* **Task brief**
In every row below, swap the word "category" for "group" and write the rows out again with nothing else changed, leaving out the pictures.

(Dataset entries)
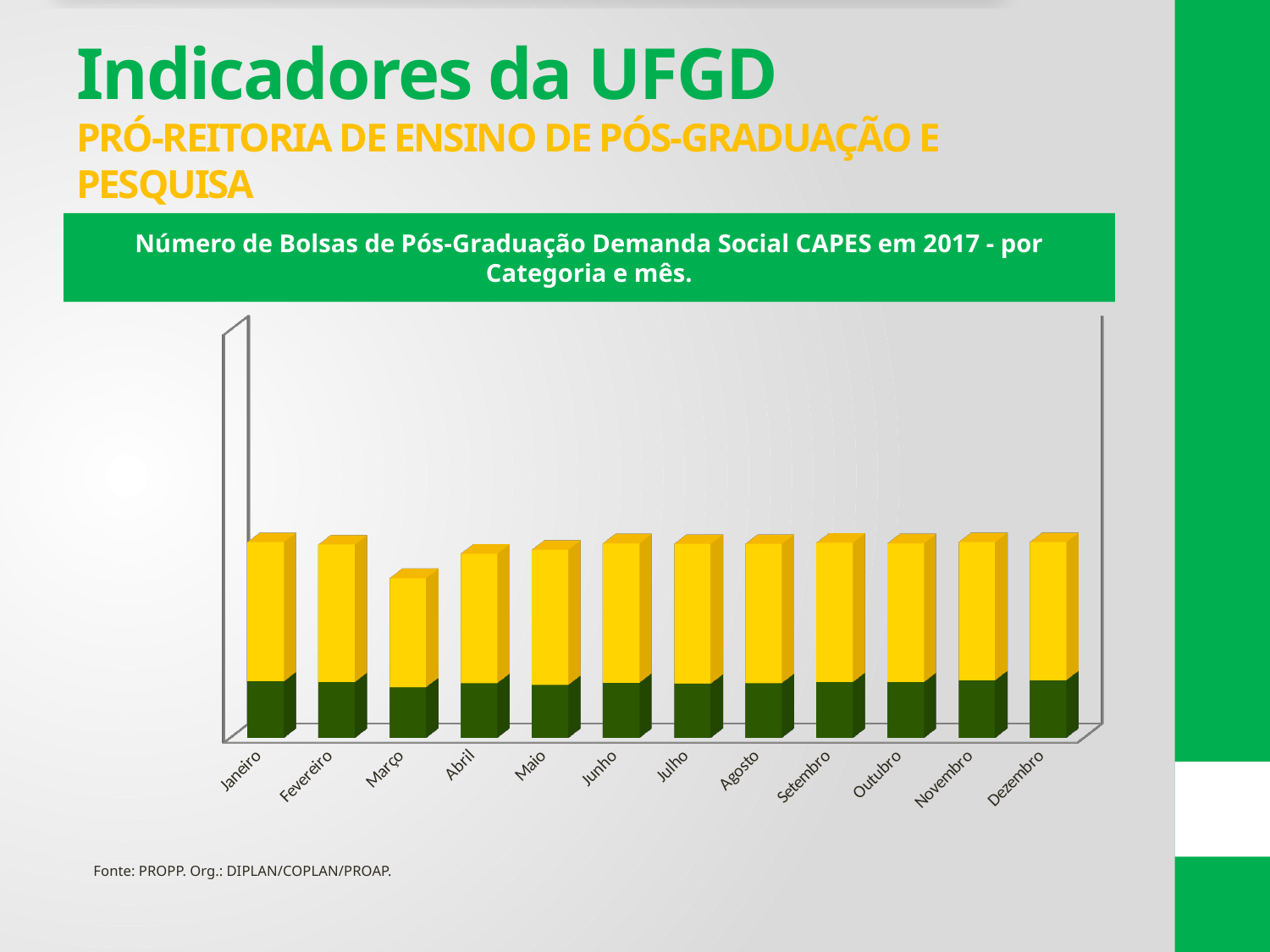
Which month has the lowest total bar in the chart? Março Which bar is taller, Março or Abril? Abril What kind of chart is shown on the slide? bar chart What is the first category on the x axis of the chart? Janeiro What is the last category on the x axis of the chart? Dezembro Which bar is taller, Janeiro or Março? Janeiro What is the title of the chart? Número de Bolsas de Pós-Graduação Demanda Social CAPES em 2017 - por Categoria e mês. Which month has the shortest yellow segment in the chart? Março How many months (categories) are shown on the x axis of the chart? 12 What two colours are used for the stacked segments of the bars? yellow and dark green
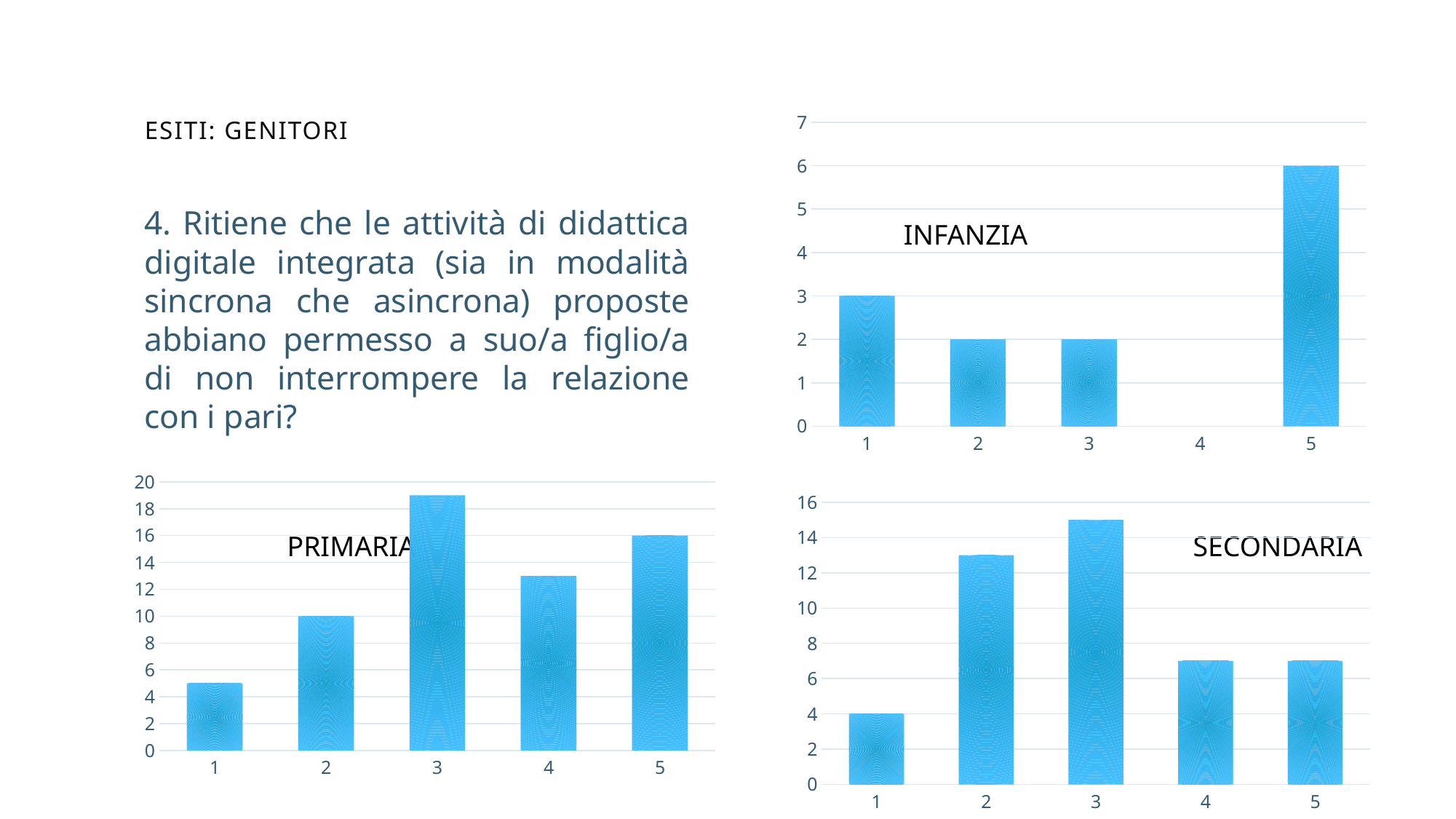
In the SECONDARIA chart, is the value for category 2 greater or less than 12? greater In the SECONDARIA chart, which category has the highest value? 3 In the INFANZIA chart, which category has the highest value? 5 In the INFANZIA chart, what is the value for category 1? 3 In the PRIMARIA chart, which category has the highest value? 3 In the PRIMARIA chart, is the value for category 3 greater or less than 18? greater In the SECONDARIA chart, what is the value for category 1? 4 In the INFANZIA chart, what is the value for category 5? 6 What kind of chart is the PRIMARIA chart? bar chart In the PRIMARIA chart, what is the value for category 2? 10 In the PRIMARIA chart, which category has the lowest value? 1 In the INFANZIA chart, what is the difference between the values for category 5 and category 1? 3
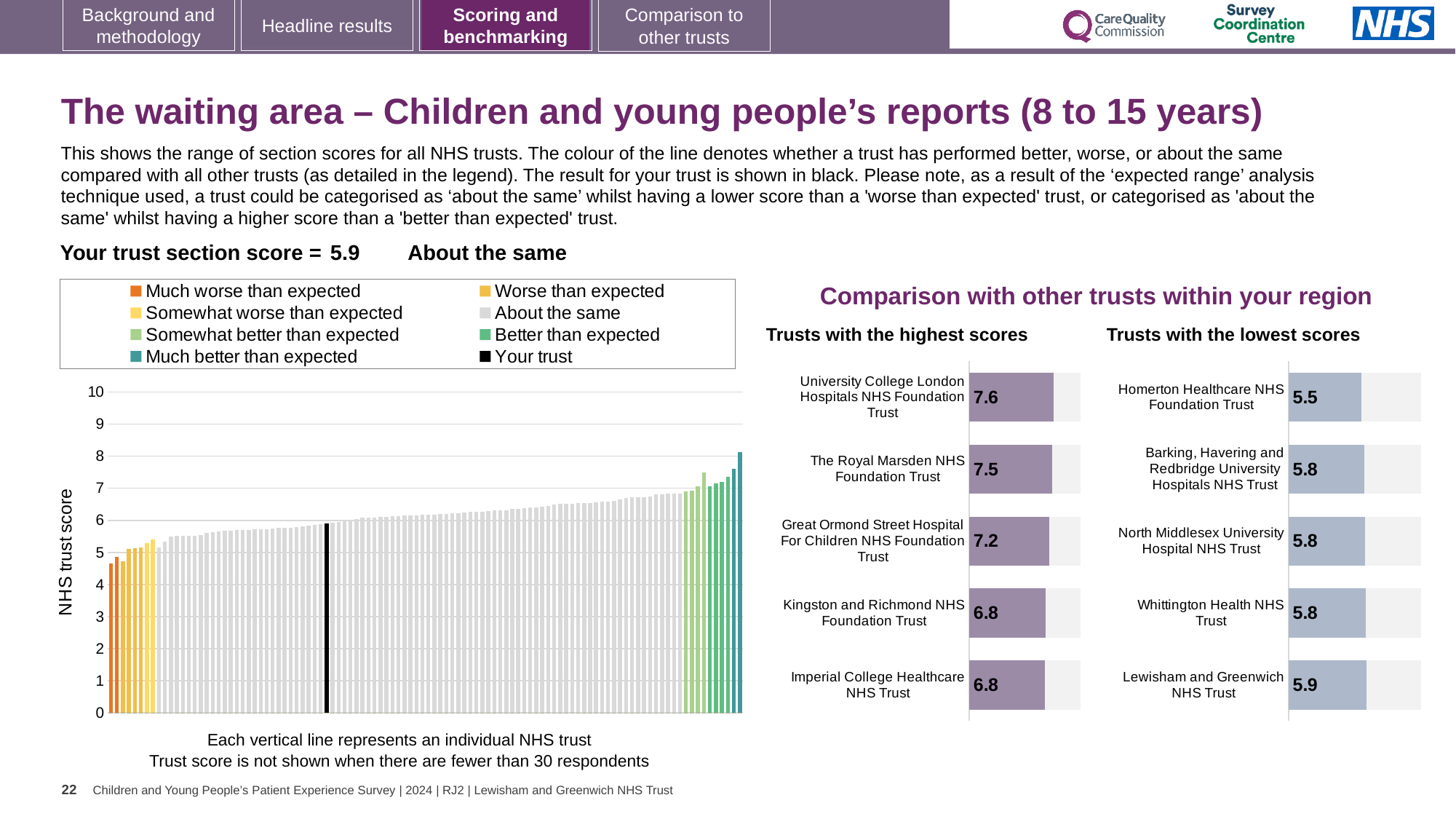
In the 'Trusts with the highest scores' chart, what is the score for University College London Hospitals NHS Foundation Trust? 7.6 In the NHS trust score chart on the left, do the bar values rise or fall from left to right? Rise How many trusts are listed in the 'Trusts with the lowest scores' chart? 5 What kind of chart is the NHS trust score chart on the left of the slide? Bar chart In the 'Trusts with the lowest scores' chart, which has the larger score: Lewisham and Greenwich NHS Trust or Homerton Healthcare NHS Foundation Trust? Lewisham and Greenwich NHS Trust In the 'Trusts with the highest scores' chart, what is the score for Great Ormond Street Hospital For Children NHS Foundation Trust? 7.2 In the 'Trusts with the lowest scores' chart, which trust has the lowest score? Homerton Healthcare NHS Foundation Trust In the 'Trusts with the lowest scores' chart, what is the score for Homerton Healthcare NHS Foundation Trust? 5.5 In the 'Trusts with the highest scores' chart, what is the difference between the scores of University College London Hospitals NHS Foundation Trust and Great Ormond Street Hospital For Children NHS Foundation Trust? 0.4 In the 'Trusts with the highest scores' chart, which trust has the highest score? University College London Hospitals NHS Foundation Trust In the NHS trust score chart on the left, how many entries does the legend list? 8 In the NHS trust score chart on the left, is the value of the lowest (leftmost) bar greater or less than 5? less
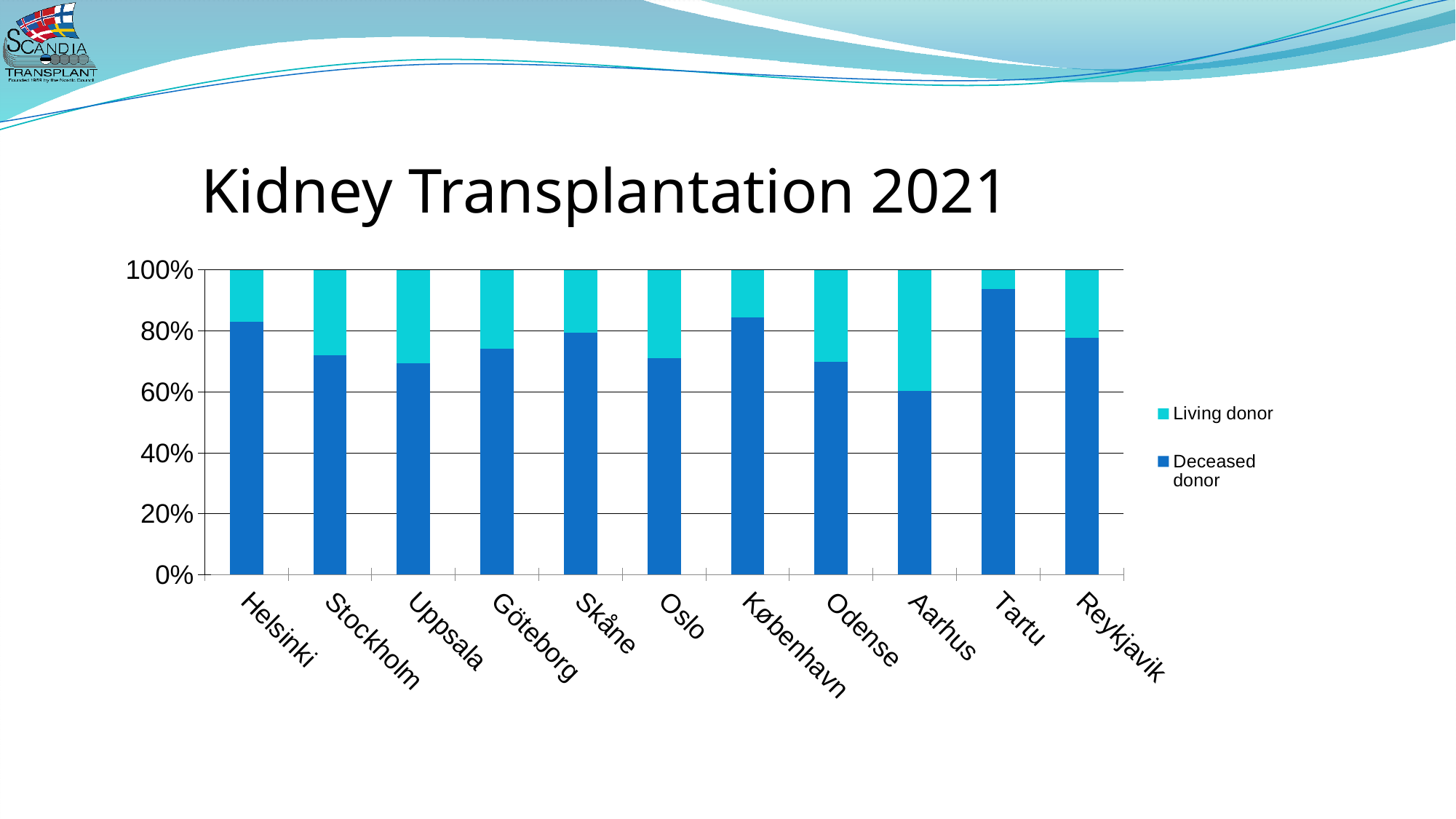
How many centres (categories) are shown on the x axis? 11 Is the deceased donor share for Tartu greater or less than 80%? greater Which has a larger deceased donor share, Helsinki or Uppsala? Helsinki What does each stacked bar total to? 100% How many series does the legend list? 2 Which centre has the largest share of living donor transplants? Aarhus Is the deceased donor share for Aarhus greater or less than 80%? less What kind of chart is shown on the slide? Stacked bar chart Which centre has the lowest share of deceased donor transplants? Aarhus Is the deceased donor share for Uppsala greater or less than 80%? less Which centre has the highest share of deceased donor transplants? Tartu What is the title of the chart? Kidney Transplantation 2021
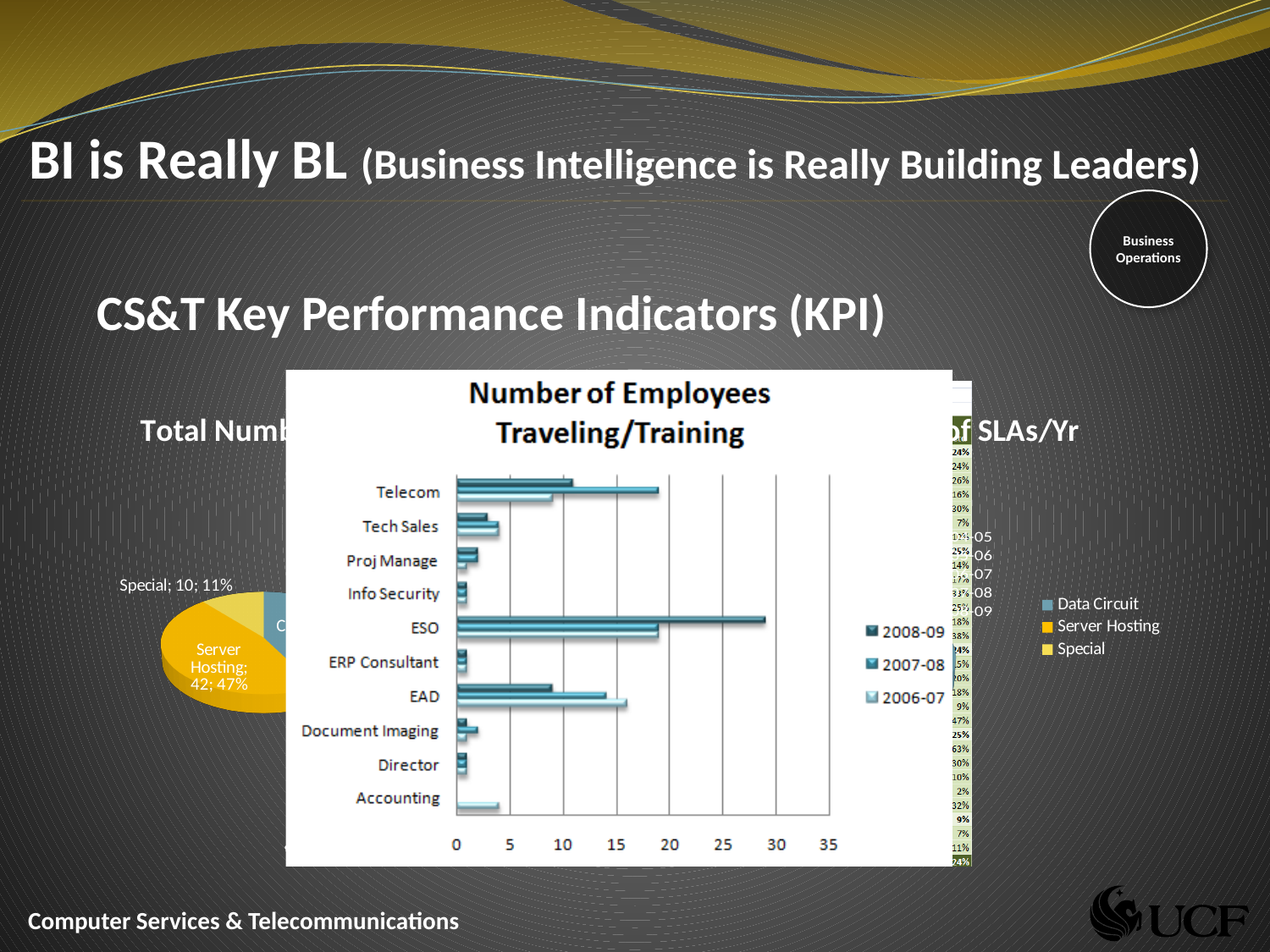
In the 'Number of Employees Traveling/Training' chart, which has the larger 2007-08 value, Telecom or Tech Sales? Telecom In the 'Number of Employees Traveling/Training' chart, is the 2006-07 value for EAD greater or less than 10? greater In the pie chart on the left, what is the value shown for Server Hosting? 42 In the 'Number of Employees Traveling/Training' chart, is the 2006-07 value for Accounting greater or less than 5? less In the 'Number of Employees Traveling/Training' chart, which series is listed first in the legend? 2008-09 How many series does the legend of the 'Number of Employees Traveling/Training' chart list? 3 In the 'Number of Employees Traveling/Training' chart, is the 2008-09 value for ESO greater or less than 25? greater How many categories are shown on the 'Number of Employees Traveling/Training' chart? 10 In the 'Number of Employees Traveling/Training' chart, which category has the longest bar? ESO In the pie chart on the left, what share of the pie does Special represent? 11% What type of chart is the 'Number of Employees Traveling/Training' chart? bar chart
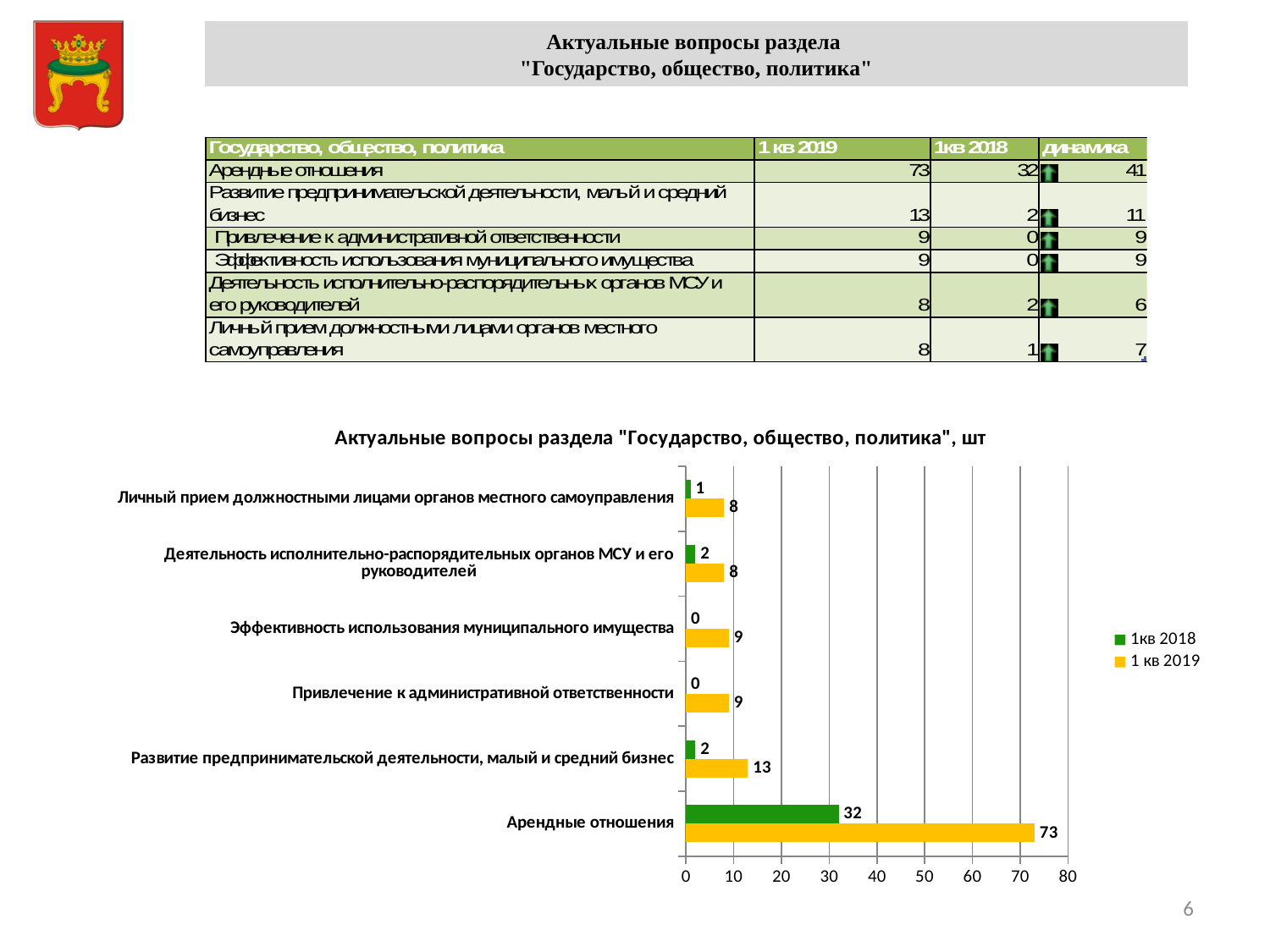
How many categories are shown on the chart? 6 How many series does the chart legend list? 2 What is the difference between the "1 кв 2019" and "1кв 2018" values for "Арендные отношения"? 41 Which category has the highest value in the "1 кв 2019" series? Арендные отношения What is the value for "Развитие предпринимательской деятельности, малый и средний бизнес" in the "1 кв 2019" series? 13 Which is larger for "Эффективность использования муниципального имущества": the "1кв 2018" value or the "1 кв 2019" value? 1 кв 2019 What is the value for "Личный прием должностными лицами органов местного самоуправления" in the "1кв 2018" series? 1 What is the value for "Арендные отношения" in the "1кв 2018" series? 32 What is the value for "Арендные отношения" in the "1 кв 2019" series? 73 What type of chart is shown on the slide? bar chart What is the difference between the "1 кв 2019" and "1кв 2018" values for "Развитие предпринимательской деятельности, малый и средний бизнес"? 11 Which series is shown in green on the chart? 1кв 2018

* **Solution to this task**
Which month has the lowest total bar in the chart? Março Which bar is taller, Março or Abril? Abril What kind of chart is shown on the slide? bar chart What is the first group on the x axis of the chart? Janeiro What is the last group on the x axis of the chart? Dezembro Which bar is taller, Janeiro or Março? Janeiro What is the title of the chart? Número de Bolsas de Pós-Graduação Demanda Social CAPES em 2017 - por Categoria e mês. Which month has the shortest yellow segment in the chart? Março How many months (categories) are shown on the x axis of the chart? 12 What two colours are used for the stacked segments of the bars? yellow and dark green
In the SECONDARIA chart, is the value for group 2 greater or less than 12? greater In the SECONDARIA chart, which group has the highest value? 3 In the INFANZIA chart, which group has the highest value? 5 In the INFANZIA chart, what is the value for group 1? 3 In the PRIMARIA chart, which group has the highest value? 3 In the PRIMARIA chart, is the value for group 3 greater or less than 18? greater In the SECONDARIA chart, what is the value for group 1? 4 In the INFANZIA chart, what is the value for group 5? 6 What kind of chart is the PRIMARIA chart? bar chart In the PRIMARIA chart, what is the value for group 2? 10 In the PRIMARIA chart, which group has the lowest value? 1 In the INFANZIA chart, what is the difference between the values for group 5 and group 1? 3
In the 'Trusts with the highest scores' chart, what is the score for University College London Hospitals NHS Foundation Trust? 7.6 In the NHS trust score chart on the left, do the bar values rise or fall from left to right? Rise How many trusts are listed in the 'Trusts with the lowest scores' chart? 5 What kind of chart is the NHS trust score chart on the left of the slide? Bar chart In the 'Trusts with the lowest scores' chart, which has the larger score: Lewisham and Greenwich NHS Trust or Homerton Healthcare NHS Foundation Trust? Lewisham and Greenwich NHS Trust In the 'Trusts with the highest scores' chart, what is the score for Great Ormond Street Hospital For Children NHS Foundation Trust? 7.2 In the 'Trusts with the lowest scores' chart, which trust has the lowest score? Homerton Healthcare NHS Foundation Trust In the 'Trusts with the lowest scores' chart, what is the score for Homerton Healthcare NHS Foundation Trust? 5.5 In the 'Trusts with the highest scores' chart, what is the difference between the scores of University College London Hospitals NHS Foundation Trust and Great Ormond Street Hospital For Children NHS Foundation Trust? 0.4 In the 'Trusts with the highest scores' chart, which trust has the highest score? University College London Hospitals NHS Foundation Trust In the NHS trust score chart on the left, how many entries does the legend list? 8 In the NHS trust score chart on the left, is the value of the lowest (leftmost) bar greater or less than 5? less
How many centres (categories) are shown on the x axis? 11 Is the deceased donor share for Tartu greater or less than 80%? greater Which has a larger deceased donor share, Helsinki or Uppsala? Helsinki What does each stacked bar total to? 100% How many series does the legend list? 2 Which centre has the largest share of living donor transplants? Aarhus Is the deceased donor share for Aarhus greater or less than 80%? less What kind of chart is shown on the slide? Stacked bar chart Which centre has the lowest share of deceased donor transplants? Aarhus Is the deceased donor share for Uppsala greater or less than 80%? less Which centre has the highest share of deceased donor transplants? Tartu What is the title of the chart? Kidney Transplantation 2021
In the 'Number of Employees Traveling/Training' chart, which has the larger 2007-08 value, Telecom or Tech Sales? Telecom In the 'Number of Employees Traveling/Training' chart, is the 2006-07 value for EAD greater or less than 10? greater In the pie chart on the left, what is the value shown for Server Hosting? 42 In the 'Number of Employees Traveling/Training' chart, is the 2006-07 value for Accounting greater or less than 5? less In the 'Number of Employees Traveling/Training' chart, which series is listed first in the legend? 2008-09 How many series does the legend of the 'Number of Employees Traveling/Training' chart list? 3 In the 'Number of Employees Traveling/Training' chart, is the 2008-09 value for ESO greater or less than 25? greater How many categories are shown on the 'Number of Employees Traveling/Training' chart? 10 In the 'Number of Employees Traveling/Training' chart, which group has the longest bar? ESO In the pie chart on the left, what share of the pie does Special represent? 11% What type of chart is the 'Number of Employees Traveling/Training' chart? bar chart
How many categories are shown on the chart? 6 How many series does the chart legend list? 2 What is the difference between the "1 кв 2019" and "1кв 2018" values for "Арендные отношения"? 41 Which group has the highest value in the "1 кв 2019" series? Арендные отношения What is the value for "Развитие предпринимательской деятельности, малый и средний бизнес" in the "1 кв 2019" series? 13 Which is larger for "Эффективность использования муниципального имущества": the "1кв 2018" value or the "1 кв 2019" value? 1 кв 2019 What is the value for "Личный прием должностными лицами органов местного самоуправления" in the "1кв 2018" series? 1 What is the value for "Арендные отношения" in the "1кв 2018" series? 32 What is the value for "Арендные отношения" in the "1 кв 2019" series? 73 What type of chart is shown on the slide? bar chart What is the difference between the "1 кв 2019" and "1кв 2018" values for "Развитие предпринимательской деятельности, малый и средний бизнес"? 11 Which series is shown in green on the chart? 1кв 2018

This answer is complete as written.